We have two time variables now: time for the new layout and time for the old layout. From the Kernel Density Estimate, we find that both are approximately normally distributed. Moreover, the peak of the new layout data is higher and further to the right, indicating a high concentration of data above the mean of the old layout data.

Step 1: Define the null and alternate hypotheses¶

To test if the new layout does indeed make a statistically significant difference, we must assume at the outset that there is no population-level difference. That is, our null hypothesis is that the mean time for the old layout ($\mu_{\text{old}}$) is the same as the mean time for the new layout ($\mu_{\text{new}}$): $$ H_0: \mu_{\text{old}}=\mu_{\text{new}}.$$ The alternative hypothesis then adresses Question 1 above, namely, do users really spend more time on News Source now that the layout has been redesigned? We formulate this as: $$ H_a: \mu_{\text{old}}<\mu_{\text{new}}.$$

Step 2: Select Appropriate test¶

Since the populations are independent, simply randomly sampled, and time is normally distributed (as was shown in Step 1), the two sample independent t-test is the best test to study the effect (if any) of the layout change.

Step 3: Decide the significance level¶

Per the problem statement, we will be assuming a significance level of 5%.

Step 4: Collect and prepare data¶

In [ ]:

# separate out the time data
old_time=usage[usage['landing_page']=='old'][time]
new_time=usage[usage['landing_page']=='new'][time]

We create two pandas Series with the time data for the old layout and the new layout.

Step 5: Calculate the p-value¶

In [ ]:

# apply the t-test
test_stat, p_val=st.ttest_ind(old_time,
                              new_time,
                              equal_var=False,
                              alternative='less')
print('The p-value is',p_val)

The p-value is 0.0001392381225166549

Step 6: Compare the p-value with $\alpha$¶

In [ ]:

p_val<0.05

Out[ ]:

True

In [ ]:

0.05/p_val

Out[ ]:

359.0970568711832

The p-value is indeed less than the level of significance $\alpha$. In fact, the p-value is about 359 times smaller than $\alpha$!!

Step 7: Draw inference¶

As the p-value is less than the level of significance, we must reject the null hypothesis in favor of the alternate. Thus, the new layout does keep users on News Source for longer than the old layout.

A similar approach can be followed to answer the other questions.
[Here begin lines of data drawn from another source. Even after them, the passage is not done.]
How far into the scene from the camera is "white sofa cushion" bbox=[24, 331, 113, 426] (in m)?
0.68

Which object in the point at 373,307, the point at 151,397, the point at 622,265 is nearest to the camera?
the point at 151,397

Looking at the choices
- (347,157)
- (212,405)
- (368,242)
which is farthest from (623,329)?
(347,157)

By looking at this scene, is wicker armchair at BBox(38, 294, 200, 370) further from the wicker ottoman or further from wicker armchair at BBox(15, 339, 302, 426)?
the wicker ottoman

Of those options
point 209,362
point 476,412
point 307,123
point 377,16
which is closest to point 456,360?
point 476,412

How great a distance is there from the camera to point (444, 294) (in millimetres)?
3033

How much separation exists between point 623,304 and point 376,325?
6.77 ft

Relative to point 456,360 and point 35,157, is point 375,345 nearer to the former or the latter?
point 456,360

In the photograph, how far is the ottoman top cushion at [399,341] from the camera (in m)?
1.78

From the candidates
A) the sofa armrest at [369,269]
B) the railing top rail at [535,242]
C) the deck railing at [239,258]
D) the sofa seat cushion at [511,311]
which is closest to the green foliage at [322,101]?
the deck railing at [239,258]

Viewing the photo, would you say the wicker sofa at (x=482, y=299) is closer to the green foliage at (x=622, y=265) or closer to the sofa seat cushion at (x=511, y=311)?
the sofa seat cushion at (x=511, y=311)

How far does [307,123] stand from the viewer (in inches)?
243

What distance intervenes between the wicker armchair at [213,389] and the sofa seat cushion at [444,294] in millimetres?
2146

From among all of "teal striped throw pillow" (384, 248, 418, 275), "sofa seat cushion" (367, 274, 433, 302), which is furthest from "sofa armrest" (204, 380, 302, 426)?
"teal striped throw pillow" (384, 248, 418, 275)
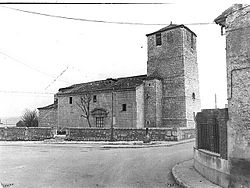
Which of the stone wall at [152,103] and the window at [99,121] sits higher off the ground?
the stone wall at [152,103]

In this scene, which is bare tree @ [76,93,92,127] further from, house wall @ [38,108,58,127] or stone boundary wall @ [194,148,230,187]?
stone boundary wall @ [194,148,230,187]

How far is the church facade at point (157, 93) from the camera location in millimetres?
35750

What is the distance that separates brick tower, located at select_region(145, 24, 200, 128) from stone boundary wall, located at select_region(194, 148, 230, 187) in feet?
86.8

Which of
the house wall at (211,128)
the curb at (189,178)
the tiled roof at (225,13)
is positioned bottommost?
the curb at (189,178)

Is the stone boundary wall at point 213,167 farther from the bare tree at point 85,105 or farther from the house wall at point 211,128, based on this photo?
the bare tree at point 85,105

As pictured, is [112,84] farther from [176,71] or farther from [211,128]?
[211,128]

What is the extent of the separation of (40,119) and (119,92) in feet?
60.0

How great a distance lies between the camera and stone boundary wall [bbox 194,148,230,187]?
23.7 feet

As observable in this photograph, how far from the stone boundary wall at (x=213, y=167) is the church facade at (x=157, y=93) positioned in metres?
25.9

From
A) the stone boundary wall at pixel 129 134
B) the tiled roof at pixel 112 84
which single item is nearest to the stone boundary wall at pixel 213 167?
the stone boundary wall at pixel 129 134

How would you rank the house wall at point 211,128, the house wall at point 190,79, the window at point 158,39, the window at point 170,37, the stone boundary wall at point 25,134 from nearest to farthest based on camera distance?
the house wall at point 211,128
the stone boundary wall at point 25,134
the house wall at point 190,79
the window at point 170,37
the window at point 158,39

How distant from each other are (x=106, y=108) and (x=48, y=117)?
14.0 meters

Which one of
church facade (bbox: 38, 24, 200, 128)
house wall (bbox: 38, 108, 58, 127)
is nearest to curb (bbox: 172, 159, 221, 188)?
church facade (bbox: 38, 24, 200, 128)

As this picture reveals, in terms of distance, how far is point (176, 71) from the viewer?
36.7 meters
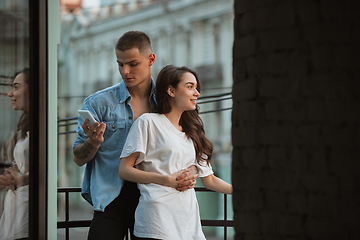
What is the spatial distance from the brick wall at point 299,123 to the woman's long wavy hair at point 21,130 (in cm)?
87

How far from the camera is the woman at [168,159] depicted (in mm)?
1570

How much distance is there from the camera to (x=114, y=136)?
1757mm

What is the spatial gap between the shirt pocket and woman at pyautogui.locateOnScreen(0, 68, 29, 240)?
0.33 meters

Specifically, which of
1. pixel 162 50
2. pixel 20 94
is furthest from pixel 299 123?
pixel 162 50

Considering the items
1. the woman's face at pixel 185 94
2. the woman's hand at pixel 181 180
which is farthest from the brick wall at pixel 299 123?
the woman's face at pixel 185 94

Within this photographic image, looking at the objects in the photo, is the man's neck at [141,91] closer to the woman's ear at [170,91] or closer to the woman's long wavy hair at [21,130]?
the woman's ear at [170,91]

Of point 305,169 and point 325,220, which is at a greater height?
point 305,169

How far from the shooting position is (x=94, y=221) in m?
1.70

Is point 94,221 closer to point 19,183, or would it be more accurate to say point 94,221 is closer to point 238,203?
point 19,183

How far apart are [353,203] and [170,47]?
14205 mm

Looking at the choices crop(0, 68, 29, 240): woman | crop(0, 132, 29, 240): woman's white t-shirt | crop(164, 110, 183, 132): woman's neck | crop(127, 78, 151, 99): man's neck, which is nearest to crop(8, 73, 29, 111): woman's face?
crop(0, 68, 29, 240): woman

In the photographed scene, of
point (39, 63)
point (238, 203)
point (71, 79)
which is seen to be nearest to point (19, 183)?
point (39, 63)

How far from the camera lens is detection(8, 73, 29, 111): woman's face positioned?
1.49 meters

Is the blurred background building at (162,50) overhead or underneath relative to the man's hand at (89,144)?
overhead
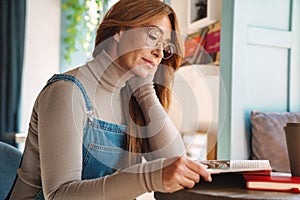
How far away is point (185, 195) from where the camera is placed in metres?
0.88

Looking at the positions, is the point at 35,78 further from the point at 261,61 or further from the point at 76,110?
the point at 76,110

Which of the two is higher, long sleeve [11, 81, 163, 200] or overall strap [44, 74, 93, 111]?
overall strap [44, 74, 93, 111]

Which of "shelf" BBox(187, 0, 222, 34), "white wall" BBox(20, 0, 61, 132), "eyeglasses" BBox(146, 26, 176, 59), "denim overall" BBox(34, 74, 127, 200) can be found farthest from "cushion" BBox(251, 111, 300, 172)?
"white wall" BBox(20, 0, 61, 132)

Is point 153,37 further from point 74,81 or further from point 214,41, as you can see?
point 214,41

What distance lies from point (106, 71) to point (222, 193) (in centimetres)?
45

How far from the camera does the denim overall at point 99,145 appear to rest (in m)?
1.05

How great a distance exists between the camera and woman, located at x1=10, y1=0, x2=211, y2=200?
854mm

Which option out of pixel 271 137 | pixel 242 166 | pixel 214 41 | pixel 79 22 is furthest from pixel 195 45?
pixel 79 22

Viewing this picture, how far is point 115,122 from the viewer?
1169 mm

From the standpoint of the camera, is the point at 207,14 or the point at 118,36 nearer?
the point at 118,36

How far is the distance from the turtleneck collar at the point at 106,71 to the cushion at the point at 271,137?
2.88 ft

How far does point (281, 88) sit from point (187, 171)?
4.36ft

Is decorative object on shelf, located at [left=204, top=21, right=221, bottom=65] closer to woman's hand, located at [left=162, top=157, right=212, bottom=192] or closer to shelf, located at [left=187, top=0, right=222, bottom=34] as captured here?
shelf, located at [left=187, top=0, right=222, bottom=34]

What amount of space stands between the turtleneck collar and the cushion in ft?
2.88
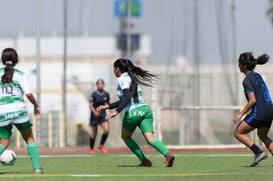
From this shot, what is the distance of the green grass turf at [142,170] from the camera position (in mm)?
14414

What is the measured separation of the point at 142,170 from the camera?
16359 millimetres

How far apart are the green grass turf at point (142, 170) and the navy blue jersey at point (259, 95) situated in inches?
34.8

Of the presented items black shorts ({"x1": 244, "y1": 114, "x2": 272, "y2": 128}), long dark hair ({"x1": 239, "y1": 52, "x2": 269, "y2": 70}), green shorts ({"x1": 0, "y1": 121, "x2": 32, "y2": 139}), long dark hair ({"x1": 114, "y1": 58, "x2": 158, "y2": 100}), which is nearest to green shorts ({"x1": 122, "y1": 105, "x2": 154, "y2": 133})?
long dark hair ({"x1": 114, "y1": 58, "x2": 158, "y2": 100})

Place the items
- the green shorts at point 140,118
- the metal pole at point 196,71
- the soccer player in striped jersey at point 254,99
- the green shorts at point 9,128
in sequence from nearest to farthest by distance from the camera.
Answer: the green shorts at point 9,128
the soccer player in striped jersey at point 254,99
the green shorts at point 140,118
the metal pole at point 196,71

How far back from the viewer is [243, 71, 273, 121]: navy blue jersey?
54.2 feet

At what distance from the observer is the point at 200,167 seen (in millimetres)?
17344

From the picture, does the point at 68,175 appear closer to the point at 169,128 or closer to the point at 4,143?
the point at 4,143

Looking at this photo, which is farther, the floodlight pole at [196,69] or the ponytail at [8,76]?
the floodlight pole at [196,69]

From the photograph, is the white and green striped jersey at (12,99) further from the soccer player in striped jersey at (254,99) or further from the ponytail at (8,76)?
the soccer player in striped jersey at (254,99)

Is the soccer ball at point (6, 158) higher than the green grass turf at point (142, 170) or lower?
higher

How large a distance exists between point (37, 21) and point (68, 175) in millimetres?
17258

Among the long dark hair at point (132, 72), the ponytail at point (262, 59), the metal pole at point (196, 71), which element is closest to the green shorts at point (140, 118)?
the long dark hair at point (132, 72)

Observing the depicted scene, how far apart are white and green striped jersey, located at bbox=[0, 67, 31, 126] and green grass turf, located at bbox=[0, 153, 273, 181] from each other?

2. Is the conversion rate (the proportion of users who visit the landing page and get converted) for the new page greater than the conversion rate for the old page?¶

In [ ]:

# numerical comparison
usage.groupby('landing_page')['converted'].value_counts(sort=False)

Out[ ]:

landing_page     
new           no     17
              yes    33
old           no     29
              yes    21
Name: converted, dtype: int64

A first look at our data shows a greater conversion rate for the new layout: 66% versus 42%.

Perform Visual Analysis¶

In [ ]:

# visual analysis

# prepare figure
plt.figure(figsize=(8,5))
plt.title('Ratios of Landing Page Conversions',fontsize=16)

# countplot
sns.countplot(data=usage,x='landing_page',hue='converted')
plt.xlabel('Landing Page Design')
plt.ylabel('Count');

Indeed, the contrast noted numerically above is illustrated by the count plot. The orange bar shows converted users. The new landing page has about double the converted users as those that weren't converted, while the old landing page converted less than half the users.

Step 1: Define the null and alternate hypotheses¶

Since we are interested in whether the new layout had any effect on the conversion rate, we must assume at the outset that there is no difference. That is, we assume the conversion rate for users shown the new page ($r_{\text{new}}$) is equal to the conversion rate for the old page ($r_{\text{old}}$): $$ H_0: r_{\text{new}}=r_{\text{old}}.$$ The alternate hypothesis addresses our inquiry, namely that the new rate is greater than the old rate: $$ H_a: r_{\text{new}}>r_{\text{old}}.$$

Step 2: Select appropriate test¶

We will use the two proportion z-test. Our two populations are binomially distributed, independent, and simply randomly sampled. The last condition to satisfy is the sample size inequalities: $nr\geq10$ and $n(1-r)\geq10$.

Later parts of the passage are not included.